MATERIAL FOR THE TASK

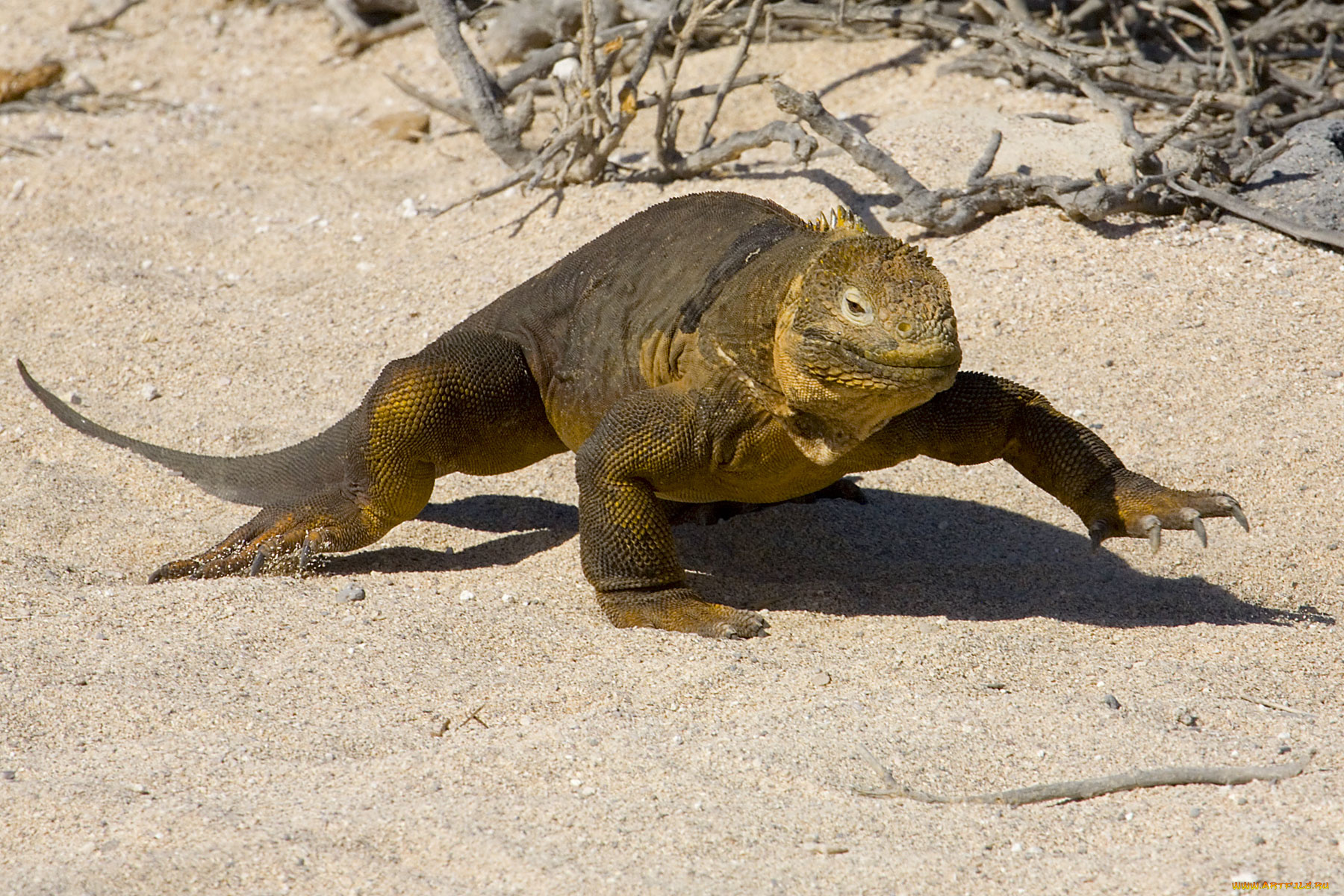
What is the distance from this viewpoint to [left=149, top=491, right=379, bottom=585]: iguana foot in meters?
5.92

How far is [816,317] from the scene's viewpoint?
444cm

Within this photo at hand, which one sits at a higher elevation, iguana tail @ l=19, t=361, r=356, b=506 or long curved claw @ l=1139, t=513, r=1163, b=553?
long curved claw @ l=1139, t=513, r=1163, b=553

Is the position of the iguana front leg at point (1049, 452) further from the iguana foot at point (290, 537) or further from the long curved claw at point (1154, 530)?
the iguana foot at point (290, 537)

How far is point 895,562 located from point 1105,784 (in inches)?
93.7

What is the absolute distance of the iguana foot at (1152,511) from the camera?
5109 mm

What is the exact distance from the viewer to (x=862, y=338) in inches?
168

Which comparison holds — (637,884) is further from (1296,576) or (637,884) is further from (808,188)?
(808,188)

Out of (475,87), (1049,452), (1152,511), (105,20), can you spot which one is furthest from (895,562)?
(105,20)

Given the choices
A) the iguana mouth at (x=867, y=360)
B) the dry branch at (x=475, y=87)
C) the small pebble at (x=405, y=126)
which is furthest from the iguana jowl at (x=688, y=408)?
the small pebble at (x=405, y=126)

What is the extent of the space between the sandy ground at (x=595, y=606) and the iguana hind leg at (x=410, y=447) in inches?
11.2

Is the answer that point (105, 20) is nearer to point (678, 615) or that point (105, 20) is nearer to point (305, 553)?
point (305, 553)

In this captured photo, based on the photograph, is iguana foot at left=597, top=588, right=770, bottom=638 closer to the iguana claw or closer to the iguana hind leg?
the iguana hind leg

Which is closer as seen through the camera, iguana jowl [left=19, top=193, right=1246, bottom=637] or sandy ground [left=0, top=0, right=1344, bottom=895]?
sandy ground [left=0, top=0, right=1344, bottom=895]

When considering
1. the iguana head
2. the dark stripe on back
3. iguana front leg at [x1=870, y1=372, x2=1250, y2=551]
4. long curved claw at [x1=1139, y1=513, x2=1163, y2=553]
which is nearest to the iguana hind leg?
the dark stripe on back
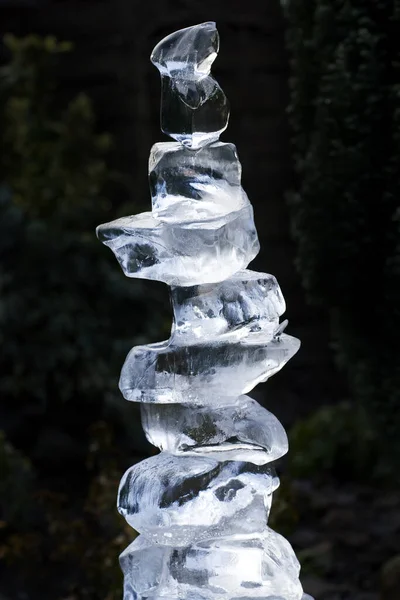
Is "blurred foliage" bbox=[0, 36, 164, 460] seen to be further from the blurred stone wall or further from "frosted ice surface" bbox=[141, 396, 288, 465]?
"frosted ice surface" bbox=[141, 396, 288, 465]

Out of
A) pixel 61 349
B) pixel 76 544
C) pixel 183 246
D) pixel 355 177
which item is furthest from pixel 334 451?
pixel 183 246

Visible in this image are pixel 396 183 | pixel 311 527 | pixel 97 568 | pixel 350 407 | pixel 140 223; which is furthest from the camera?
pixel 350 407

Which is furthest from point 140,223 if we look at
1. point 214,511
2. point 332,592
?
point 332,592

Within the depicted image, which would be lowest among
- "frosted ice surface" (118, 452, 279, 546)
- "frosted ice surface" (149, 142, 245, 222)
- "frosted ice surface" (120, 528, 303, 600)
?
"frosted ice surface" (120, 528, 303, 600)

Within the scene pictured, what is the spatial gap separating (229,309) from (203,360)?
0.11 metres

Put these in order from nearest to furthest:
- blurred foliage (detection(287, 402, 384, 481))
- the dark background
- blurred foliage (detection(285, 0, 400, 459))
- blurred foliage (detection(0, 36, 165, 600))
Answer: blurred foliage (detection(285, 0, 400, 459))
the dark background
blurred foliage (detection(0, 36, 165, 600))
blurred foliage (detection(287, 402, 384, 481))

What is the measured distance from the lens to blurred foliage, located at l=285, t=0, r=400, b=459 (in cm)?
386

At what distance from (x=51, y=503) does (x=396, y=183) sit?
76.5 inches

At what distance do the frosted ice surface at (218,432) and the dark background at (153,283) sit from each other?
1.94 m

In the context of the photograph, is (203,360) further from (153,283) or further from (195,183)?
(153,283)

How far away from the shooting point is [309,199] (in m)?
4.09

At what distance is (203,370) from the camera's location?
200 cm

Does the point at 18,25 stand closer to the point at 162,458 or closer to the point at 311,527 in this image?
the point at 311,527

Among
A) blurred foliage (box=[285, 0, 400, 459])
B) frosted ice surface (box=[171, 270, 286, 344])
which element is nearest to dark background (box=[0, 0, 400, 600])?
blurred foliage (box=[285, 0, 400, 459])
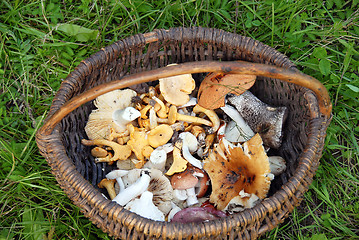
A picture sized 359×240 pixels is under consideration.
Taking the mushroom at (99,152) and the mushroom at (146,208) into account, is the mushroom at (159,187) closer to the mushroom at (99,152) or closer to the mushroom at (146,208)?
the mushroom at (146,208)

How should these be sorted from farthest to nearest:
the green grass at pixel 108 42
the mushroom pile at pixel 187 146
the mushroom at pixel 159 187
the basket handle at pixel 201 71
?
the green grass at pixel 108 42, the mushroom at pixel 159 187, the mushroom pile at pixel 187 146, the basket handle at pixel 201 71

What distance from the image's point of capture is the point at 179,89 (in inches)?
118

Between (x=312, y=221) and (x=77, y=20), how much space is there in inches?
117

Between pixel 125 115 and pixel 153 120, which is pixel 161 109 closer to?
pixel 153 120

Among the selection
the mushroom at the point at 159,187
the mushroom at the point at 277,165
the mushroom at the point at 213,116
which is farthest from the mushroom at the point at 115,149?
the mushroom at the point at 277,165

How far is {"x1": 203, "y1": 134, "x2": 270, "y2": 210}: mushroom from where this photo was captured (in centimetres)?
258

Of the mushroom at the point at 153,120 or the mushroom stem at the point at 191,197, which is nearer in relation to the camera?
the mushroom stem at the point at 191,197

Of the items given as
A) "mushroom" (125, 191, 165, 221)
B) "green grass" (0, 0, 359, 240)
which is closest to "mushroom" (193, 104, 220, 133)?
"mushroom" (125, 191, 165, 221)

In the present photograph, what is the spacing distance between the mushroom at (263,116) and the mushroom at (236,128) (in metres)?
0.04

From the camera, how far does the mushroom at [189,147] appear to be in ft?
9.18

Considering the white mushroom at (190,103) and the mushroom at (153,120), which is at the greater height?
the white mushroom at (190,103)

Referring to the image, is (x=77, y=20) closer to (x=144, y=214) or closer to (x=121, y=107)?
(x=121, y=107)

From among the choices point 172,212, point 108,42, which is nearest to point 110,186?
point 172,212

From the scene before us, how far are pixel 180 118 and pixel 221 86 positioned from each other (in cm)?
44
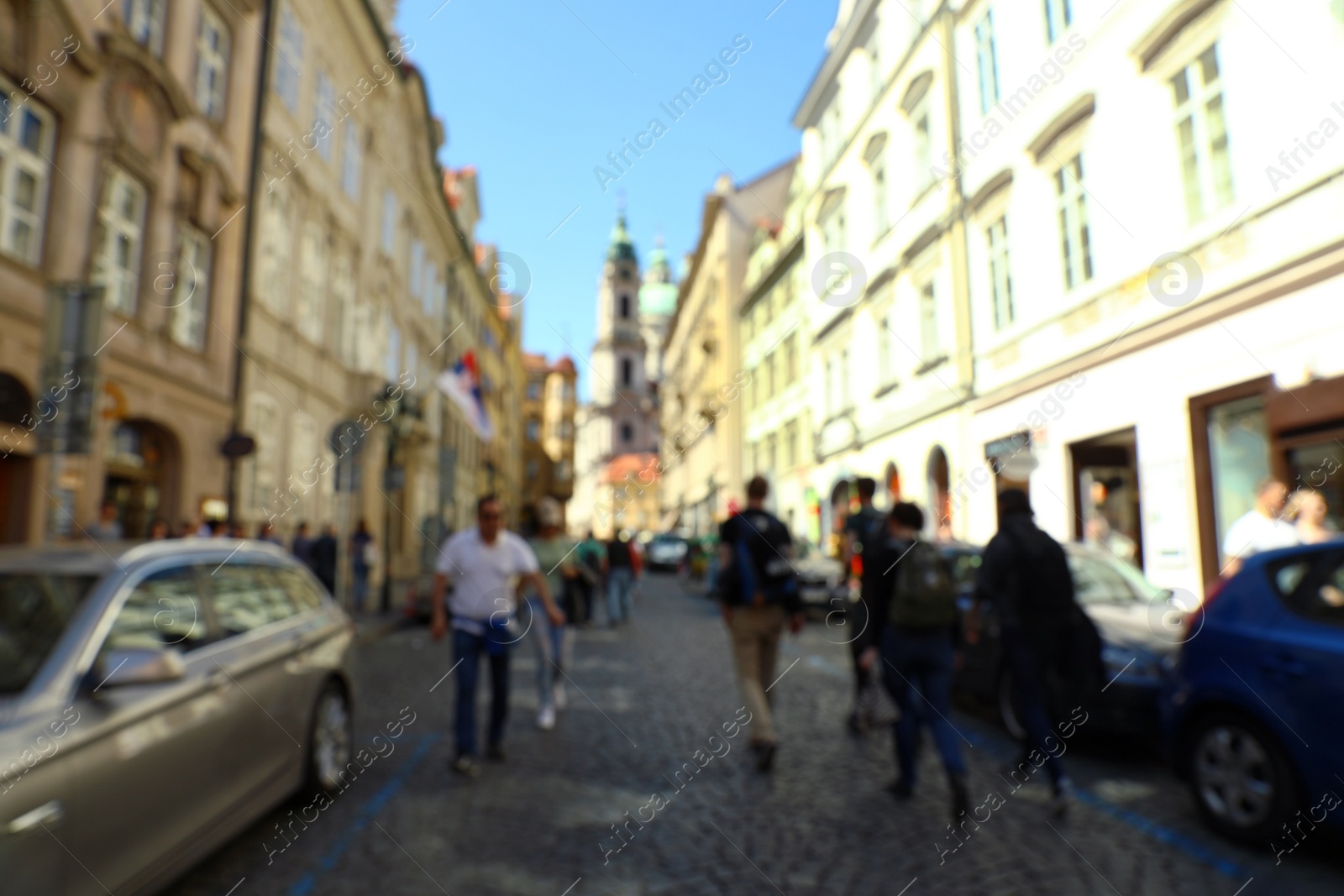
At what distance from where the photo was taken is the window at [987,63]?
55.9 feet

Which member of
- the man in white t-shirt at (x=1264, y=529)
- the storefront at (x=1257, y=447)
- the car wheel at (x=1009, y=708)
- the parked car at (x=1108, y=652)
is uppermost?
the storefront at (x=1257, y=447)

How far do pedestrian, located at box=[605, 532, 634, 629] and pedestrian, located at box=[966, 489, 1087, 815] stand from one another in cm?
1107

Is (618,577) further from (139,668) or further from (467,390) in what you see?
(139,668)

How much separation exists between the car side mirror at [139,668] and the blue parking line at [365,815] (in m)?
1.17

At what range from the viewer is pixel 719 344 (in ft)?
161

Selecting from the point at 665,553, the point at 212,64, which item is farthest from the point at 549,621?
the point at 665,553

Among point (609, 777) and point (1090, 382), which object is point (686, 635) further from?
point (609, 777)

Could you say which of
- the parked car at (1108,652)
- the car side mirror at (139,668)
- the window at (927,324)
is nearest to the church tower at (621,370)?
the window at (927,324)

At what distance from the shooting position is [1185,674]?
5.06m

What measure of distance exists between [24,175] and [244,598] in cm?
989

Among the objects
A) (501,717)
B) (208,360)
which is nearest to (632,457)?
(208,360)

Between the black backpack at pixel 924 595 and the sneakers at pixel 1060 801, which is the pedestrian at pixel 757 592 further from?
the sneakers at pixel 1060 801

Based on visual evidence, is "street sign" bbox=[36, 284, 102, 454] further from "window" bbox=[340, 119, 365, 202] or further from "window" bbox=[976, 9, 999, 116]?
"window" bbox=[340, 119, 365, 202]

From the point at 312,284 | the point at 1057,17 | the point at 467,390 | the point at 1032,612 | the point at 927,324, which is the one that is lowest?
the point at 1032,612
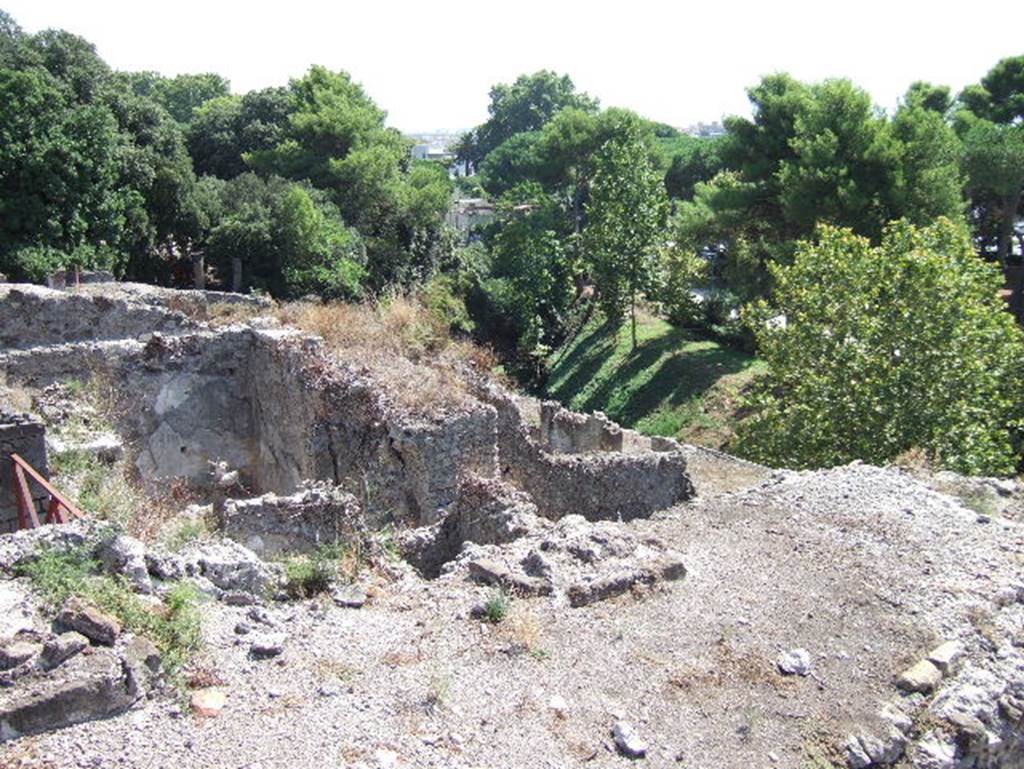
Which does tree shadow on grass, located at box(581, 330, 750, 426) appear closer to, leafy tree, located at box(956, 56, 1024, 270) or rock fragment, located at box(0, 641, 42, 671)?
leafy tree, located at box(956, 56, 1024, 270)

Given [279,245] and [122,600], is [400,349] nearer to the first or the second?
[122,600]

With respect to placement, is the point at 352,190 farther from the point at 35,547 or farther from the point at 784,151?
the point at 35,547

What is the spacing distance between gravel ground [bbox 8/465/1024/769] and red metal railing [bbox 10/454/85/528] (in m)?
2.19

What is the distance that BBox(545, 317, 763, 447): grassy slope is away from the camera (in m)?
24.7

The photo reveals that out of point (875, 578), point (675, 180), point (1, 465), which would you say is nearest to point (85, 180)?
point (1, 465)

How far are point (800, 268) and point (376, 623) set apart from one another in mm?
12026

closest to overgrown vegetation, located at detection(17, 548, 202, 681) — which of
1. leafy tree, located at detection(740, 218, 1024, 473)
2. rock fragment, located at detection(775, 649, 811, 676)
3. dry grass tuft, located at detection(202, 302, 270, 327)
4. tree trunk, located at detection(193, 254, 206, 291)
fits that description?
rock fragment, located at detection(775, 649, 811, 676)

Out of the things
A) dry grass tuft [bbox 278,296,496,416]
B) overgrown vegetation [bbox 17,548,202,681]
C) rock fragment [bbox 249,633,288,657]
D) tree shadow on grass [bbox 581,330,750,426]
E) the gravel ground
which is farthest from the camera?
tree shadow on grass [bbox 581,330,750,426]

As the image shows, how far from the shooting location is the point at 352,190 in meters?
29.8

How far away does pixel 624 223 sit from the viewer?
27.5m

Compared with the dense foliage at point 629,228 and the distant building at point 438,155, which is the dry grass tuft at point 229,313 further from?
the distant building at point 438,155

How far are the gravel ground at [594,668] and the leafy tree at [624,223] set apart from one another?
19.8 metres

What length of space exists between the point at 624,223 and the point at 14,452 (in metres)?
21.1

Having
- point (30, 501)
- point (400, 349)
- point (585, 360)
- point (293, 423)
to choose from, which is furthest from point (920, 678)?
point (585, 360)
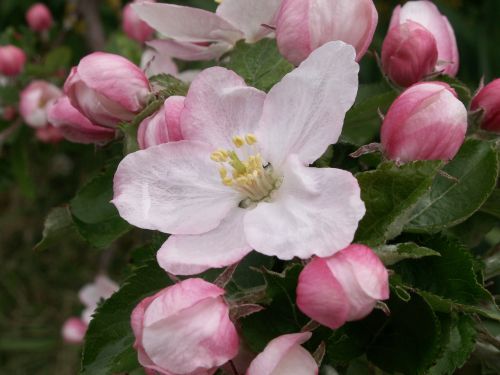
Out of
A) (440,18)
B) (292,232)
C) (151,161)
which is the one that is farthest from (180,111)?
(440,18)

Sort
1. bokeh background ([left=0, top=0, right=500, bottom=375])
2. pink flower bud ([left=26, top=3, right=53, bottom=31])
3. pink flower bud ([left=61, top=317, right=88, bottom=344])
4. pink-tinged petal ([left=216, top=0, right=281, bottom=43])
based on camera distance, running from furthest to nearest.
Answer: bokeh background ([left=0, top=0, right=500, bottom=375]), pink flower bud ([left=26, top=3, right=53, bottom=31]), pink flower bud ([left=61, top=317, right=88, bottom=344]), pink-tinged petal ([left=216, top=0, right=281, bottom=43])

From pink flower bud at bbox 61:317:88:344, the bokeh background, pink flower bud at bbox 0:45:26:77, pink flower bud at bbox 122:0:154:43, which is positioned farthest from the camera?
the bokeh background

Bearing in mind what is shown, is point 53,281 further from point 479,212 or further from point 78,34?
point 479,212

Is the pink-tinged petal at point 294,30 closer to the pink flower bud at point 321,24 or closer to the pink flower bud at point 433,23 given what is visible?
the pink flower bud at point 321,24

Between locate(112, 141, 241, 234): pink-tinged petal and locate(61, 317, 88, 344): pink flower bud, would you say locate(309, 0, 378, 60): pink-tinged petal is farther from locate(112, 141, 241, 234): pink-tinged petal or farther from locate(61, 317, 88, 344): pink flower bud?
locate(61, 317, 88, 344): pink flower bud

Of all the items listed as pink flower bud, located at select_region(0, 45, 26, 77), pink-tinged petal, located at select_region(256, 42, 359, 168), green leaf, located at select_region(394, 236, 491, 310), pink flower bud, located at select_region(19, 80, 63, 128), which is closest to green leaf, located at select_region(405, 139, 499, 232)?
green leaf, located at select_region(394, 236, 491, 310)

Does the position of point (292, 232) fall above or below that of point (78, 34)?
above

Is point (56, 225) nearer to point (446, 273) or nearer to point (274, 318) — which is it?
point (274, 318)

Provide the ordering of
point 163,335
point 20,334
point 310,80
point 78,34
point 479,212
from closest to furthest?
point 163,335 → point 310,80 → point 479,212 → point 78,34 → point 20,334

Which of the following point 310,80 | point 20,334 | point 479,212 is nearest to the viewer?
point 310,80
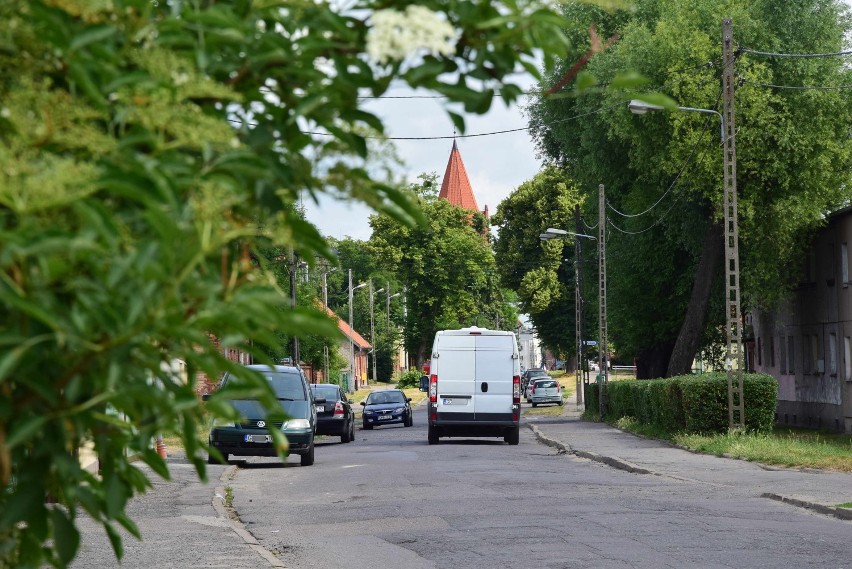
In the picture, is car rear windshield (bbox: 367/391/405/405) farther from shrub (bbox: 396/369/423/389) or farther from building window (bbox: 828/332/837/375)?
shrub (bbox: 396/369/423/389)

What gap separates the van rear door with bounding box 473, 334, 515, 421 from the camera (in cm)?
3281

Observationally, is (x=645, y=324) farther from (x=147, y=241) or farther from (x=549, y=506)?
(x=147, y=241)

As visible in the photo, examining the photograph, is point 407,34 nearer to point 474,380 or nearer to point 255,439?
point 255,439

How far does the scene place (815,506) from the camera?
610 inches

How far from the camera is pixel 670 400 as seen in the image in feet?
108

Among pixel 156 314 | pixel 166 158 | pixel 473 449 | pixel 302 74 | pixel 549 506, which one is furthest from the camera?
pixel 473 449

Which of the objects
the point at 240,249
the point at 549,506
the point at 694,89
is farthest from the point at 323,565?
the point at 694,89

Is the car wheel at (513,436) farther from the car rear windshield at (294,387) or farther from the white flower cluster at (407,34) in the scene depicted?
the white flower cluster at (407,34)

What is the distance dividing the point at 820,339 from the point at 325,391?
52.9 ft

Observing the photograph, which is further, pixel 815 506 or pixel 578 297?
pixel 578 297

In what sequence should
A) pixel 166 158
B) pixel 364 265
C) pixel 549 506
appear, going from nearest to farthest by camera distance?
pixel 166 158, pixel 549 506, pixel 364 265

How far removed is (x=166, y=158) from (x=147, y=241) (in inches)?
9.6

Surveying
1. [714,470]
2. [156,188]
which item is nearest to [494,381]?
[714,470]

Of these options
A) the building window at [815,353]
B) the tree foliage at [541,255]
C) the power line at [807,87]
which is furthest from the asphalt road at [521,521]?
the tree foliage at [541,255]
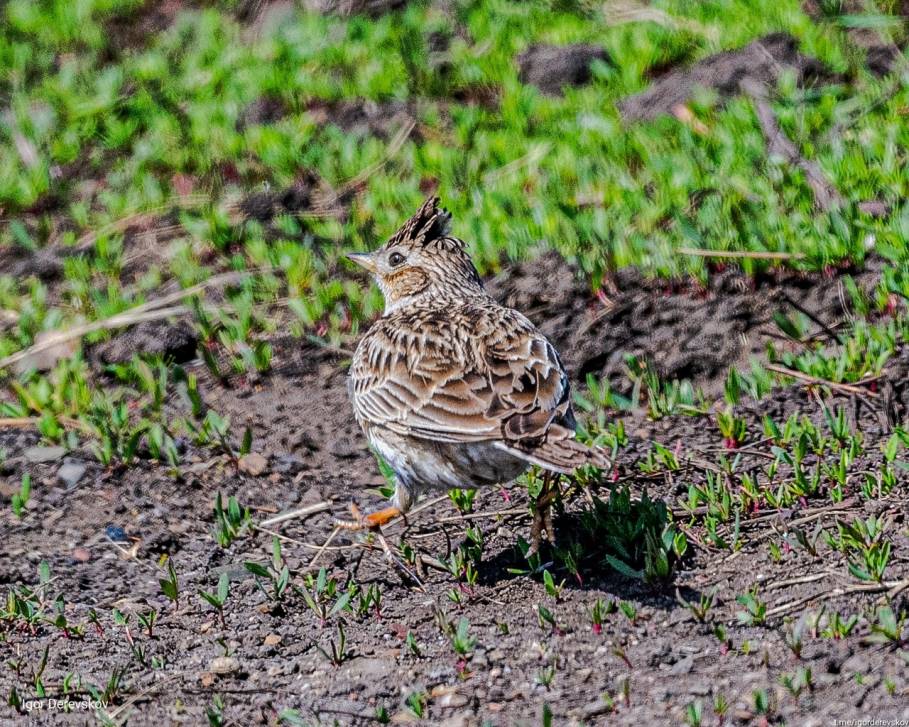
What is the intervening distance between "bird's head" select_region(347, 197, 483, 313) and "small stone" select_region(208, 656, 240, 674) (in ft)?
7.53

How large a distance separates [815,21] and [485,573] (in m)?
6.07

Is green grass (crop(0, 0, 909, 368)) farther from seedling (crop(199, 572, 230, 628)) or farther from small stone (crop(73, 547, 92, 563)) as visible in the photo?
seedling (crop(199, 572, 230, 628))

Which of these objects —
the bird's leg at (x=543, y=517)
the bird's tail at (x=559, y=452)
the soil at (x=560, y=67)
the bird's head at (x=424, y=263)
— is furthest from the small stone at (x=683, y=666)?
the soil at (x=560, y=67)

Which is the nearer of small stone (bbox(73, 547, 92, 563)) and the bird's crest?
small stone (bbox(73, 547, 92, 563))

SET EXERCISE
Set down exactly, from the line that contains "How far removed" through the last line of the data, each line as it stands, and leave the pictures out.

TASK ANSWER
How far removed is (x=166, y=158) from (x=147, y=241) (in inches)?
9.6

Surveying
1. [714,470]
2. [156,188]
which item is nearest to [494,381]?
[714,470]

Of these options
A) the building window at [815,353]
B) the tree foliage at [541,255]
C) the power line at [807,87]
which is furthest from the asphalt road at [521,521]?
the tree foliage at [541,255]
What is the intervening distance between "bird's head" select_region(347, 197, 483, 313) and "small stone" select_region(208, 656, 240, 674) (in ft)?
7.53

How large a distance separates [815,21] and [485,573] (in m)?
6.07

Is green grass (crop(0, 0, 909, 368)) farther from seedling (crop(199, 572, 230, 628)) or farther from small stone (crop(73, 547, 92, 563)) as visible in the photo?
seedling (crop(199, 572, 230, 628))

Which of these objects —
the bird's leg at (x=543, y=517)
the bird's tail at (x=559, y=452)
the soil at (x=560, y=67)
the bird's head at (x=424, y=263)
— is furthest from the small stone at (x=683, y=666)?
the soil at (x=560, y=67)

Which is the nearer of small stone (bbox(73, 547, 92, 563)) and the bird's crest?
small stone (bbox(73, 547, 92, 563))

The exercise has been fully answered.